CII has welcomed the Budget 2013-14 as a growth-oriented Budget that would kickstart the next cycle of investment. Coming in the backdrop of challenging global and domestic macro-economic conditions, the Budget makes laudable efforts to optimise growth drivers while addressing inclusive and sustained development. CII is happy that many of its suggestions have found mention in the Budget.
“The Budget meets most of our concerns regarding fiscal consolidation, investment incentives, and inclusive growth. These are in alignment with CII’s submissions in its pre-Budget Memorandum to the Finance Ministry,” said Mr Adi Godrej, President, CII. Fiscal deficit has been maintained below the target at 5.2% for 2012-13 and at 4.8% for 2013-14.
Mr Godrej added, “Budget 2013-14 promises to adhere to the fiscal deficit roadmap as laid out by the Finance Minister last year. This will boost growth, curtail inflation and help in ratings. Emphasis on agriculture, technology and innovation and science and technology is very welcome as it adds to future growth prospects.”
CII particularly welcomes the stress placed on inclusive growth and development. Plan expenditure has been raised by almost 30%, and inflationary pressures due to supply side measures are sought to be dampened. This would encourage further monetary steps to lower interest rates which would spark investments. The expenditure on education and healthcare has been increased substantially, while skill development has received a big boost. This is in line with CII’s emphasis on enhancing human talent capacities.
The slide in investments and savings, particularly household savings, would be arrested through targeted measures. Investment allowance of 15% in plant and machinery was a key recommendation from CII and should incentivise corporates to undertake new projects. For savings, positive steps have been taken to encourage household savings in the financial instruments, especially capital markets and low-cost housing. This would add to investible resources, noted the CII press release.
CII is happy to note that the Budget aligns with its recommendation for not making changes to the indirect tax rates, which would have deepened the slowdown in industry. On the other hand, industry would welcome the possibility of a consensus emerging on GST and the new tax being implemented soon, as mentioned by the Finance Minister in his speech. CII feels that the implementation of GST would add upto 2 percentage points to GDP growth rates.

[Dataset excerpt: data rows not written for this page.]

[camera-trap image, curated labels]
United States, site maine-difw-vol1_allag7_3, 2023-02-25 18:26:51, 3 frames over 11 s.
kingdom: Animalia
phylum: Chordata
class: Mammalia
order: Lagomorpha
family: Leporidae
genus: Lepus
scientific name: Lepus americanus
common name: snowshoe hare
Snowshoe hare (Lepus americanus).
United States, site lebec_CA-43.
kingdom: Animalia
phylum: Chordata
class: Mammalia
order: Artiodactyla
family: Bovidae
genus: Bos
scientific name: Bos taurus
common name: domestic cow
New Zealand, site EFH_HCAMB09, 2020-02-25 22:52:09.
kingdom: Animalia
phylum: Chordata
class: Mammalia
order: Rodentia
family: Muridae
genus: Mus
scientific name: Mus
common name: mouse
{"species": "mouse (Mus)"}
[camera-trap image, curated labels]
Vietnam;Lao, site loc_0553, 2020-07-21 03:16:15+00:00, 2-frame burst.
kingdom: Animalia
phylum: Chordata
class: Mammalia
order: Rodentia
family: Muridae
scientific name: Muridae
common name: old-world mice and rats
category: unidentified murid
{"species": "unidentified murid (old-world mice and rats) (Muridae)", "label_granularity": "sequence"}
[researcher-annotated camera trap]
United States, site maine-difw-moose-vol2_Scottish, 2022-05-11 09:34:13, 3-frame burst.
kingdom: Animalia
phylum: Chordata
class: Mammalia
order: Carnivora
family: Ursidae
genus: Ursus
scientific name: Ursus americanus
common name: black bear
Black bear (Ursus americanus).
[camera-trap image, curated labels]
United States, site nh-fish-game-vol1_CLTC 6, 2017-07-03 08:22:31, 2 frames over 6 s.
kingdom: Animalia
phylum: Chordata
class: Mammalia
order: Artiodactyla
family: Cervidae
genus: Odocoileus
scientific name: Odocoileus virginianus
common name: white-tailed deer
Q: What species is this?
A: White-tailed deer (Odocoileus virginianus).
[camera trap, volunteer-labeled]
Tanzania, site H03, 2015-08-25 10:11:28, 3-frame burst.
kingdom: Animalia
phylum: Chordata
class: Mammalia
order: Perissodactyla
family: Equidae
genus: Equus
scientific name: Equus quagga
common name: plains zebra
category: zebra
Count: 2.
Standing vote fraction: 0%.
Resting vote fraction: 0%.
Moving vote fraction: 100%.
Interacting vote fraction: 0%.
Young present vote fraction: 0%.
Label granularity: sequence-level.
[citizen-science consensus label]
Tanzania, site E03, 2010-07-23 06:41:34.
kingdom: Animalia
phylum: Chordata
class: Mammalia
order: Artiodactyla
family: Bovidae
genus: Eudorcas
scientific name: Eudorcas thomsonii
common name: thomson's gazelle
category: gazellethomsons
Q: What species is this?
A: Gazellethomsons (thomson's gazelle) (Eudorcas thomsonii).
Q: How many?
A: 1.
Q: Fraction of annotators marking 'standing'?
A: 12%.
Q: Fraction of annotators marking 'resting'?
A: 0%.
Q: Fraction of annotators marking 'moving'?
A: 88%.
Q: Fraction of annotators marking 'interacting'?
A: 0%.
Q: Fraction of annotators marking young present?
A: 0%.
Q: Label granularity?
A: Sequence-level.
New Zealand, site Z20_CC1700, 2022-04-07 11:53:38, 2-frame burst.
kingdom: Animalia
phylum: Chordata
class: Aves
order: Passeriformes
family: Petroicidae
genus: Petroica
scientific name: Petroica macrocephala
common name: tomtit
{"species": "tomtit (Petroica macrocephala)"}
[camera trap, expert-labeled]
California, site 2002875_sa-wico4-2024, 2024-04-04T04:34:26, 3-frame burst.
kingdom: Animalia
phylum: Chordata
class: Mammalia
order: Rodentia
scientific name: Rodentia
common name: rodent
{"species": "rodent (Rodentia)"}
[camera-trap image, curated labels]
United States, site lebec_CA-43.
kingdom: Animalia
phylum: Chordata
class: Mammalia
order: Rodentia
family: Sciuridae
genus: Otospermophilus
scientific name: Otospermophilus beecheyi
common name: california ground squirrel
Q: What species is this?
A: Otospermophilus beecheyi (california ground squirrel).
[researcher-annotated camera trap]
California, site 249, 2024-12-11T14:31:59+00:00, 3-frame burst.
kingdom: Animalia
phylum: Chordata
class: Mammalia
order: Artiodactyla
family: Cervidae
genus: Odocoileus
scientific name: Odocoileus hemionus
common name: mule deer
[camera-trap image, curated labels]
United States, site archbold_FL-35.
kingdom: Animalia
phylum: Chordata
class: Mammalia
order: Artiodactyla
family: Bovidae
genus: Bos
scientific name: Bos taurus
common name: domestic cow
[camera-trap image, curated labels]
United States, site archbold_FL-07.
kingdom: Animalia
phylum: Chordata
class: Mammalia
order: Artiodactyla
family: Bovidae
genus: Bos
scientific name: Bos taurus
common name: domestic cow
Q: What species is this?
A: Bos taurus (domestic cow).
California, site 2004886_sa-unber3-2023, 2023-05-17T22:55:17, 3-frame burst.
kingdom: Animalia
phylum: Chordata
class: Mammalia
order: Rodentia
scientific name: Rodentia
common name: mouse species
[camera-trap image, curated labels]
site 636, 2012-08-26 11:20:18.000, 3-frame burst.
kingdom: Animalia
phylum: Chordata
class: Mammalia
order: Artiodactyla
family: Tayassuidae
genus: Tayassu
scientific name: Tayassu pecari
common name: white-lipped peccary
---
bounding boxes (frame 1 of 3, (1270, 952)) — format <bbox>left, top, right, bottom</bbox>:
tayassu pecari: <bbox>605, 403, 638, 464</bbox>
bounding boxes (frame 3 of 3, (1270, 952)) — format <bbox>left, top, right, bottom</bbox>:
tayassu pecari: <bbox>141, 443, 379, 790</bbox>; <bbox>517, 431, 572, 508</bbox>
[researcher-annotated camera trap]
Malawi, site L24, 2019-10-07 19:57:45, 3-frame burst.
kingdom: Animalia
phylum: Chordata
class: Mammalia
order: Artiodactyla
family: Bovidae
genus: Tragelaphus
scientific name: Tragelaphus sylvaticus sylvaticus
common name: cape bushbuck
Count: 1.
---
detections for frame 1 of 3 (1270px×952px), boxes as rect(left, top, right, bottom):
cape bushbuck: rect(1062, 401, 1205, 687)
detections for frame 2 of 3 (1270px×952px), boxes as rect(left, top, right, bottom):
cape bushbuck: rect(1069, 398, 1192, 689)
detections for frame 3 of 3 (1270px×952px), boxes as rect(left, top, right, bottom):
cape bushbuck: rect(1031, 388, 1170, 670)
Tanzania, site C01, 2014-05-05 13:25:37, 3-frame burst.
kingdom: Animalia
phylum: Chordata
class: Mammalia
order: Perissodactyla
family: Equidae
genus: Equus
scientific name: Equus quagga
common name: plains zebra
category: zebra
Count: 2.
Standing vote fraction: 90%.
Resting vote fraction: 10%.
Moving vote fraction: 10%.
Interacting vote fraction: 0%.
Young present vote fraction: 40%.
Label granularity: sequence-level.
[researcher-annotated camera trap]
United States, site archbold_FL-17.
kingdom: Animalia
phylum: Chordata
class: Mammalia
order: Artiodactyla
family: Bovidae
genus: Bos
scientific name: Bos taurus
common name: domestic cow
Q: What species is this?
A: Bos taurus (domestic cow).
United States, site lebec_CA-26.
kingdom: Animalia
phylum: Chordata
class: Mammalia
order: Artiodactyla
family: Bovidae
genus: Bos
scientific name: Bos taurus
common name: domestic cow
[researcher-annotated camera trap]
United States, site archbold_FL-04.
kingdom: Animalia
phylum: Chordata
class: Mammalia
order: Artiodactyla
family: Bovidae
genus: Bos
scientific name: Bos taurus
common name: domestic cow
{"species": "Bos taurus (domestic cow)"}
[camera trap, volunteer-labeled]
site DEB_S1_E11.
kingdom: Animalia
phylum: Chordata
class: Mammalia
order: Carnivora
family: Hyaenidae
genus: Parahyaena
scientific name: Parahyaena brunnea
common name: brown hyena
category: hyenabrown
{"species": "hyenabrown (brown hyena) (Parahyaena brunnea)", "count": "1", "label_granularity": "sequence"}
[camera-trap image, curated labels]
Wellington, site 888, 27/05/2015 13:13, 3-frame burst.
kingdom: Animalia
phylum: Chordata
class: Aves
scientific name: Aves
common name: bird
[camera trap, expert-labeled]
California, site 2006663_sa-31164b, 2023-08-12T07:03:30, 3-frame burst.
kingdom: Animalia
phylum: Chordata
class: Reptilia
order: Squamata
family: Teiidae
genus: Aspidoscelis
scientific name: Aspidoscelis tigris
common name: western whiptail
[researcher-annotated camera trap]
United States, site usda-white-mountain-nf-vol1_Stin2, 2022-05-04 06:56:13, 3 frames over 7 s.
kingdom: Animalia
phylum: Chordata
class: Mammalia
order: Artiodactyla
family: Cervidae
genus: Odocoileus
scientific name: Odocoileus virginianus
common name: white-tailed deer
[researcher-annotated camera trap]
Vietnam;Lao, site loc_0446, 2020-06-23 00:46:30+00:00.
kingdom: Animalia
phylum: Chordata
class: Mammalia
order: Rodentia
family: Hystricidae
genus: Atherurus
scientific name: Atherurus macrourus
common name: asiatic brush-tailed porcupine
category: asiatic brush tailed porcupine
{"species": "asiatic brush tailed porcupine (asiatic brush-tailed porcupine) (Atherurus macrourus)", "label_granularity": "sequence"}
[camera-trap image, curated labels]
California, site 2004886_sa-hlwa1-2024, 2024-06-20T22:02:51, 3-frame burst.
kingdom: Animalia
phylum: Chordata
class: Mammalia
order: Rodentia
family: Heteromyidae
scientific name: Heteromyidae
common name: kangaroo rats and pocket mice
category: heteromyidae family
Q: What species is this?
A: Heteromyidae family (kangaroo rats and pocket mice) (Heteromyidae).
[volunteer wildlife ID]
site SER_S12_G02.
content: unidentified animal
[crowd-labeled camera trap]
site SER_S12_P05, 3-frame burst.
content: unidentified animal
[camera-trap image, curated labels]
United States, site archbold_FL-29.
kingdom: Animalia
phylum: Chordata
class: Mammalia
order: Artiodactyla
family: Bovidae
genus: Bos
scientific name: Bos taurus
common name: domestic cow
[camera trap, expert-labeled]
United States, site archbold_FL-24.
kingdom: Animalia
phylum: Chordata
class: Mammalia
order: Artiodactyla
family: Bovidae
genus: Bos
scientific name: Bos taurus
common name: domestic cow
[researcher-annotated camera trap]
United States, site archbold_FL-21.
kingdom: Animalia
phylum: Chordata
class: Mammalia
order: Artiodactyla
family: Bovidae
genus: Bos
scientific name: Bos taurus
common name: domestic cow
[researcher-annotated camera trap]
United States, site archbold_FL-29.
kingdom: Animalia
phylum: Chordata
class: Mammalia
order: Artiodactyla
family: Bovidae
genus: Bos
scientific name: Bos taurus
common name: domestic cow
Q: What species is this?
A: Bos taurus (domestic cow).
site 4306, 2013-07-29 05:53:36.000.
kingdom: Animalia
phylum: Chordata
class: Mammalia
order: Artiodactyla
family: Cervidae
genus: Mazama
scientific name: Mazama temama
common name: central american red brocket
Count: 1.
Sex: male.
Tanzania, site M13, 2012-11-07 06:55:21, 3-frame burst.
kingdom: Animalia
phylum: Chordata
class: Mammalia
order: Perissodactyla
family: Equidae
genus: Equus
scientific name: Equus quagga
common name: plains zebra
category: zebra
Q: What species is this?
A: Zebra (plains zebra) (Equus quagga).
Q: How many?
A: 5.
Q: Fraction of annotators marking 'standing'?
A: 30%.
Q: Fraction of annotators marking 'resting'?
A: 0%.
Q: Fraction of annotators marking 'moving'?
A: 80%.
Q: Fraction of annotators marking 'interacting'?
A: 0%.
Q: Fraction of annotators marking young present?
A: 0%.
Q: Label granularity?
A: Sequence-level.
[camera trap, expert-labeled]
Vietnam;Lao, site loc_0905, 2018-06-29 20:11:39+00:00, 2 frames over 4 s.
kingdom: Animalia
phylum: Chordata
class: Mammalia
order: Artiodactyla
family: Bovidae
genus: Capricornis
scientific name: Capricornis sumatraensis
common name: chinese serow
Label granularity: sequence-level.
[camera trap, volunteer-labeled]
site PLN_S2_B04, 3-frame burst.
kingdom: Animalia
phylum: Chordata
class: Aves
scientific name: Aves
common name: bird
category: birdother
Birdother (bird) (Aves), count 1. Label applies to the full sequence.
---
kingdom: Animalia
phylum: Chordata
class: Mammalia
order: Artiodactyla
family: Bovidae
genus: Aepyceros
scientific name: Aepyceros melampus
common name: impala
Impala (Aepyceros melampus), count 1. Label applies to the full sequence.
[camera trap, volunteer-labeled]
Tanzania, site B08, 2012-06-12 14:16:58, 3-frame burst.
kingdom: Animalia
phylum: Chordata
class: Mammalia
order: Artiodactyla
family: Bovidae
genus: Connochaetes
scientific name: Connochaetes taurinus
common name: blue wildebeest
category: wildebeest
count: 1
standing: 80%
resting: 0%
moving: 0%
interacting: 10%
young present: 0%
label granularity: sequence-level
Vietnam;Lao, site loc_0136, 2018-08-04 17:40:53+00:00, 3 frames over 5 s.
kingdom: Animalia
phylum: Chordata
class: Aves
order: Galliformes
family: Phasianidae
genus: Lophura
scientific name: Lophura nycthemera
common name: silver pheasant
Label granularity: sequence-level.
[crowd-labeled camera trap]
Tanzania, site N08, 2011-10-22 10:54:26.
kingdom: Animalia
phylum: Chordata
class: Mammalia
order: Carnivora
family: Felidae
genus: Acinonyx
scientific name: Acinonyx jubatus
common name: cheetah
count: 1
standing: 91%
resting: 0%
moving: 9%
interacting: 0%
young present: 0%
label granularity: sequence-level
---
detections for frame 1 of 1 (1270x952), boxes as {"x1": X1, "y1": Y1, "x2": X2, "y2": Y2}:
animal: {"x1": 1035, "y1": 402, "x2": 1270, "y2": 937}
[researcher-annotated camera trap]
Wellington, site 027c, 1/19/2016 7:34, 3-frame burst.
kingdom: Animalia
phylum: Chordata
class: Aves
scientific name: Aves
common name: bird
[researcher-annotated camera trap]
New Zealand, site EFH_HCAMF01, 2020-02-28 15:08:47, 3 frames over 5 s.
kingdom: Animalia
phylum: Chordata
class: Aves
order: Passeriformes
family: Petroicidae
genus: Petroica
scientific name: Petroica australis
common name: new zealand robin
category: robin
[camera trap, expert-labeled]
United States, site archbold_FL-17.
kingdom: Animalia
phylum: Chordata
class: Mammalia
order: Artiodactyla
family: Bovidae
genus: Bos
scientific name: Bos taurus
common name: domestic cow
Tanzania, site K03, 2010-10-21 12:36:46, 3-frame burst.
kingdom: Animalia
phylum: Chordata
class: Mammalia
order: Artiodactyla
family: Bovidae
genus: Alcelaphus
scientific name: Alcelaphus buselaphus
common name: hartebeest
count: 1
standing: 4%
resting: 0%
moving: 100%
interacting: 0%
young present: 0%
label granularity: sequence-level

CII welcomes the measures announced to increase investment in the infrastructure and the energy sectors. These include measures on the financing side such as allowing tax free bonds of upto Rs 50,000 crore and the operation of infrastructure debt funds. In addition, the Finance Minister has promised to address specific bottlenecks in sectors such as roads and oil and gas.
The measures to encourage micro, small and medium enterprises should go a long way in helping these firms to scale up and invest in technology. The three-year extension of non-tax benefits after a unit attains medium size would encourage growth and employment creation.
However, CII believes that introduction of Commodities Transaction Tax could impact non-agriculture commodity transactions adversely. In the oil and gas sector, shift from cost recovery to revenue sharing is of concern as it could hamper exploration in remote areas.
The target of raising nearly Rs 56,000 crore by way of disinvestment is welcome and CII hopes initiatives will be taken to spread the issues throughout the year. Overall, the Finance Minister has done a commendable job in raising revenues wherever possible and allocating the expenditure judiciously.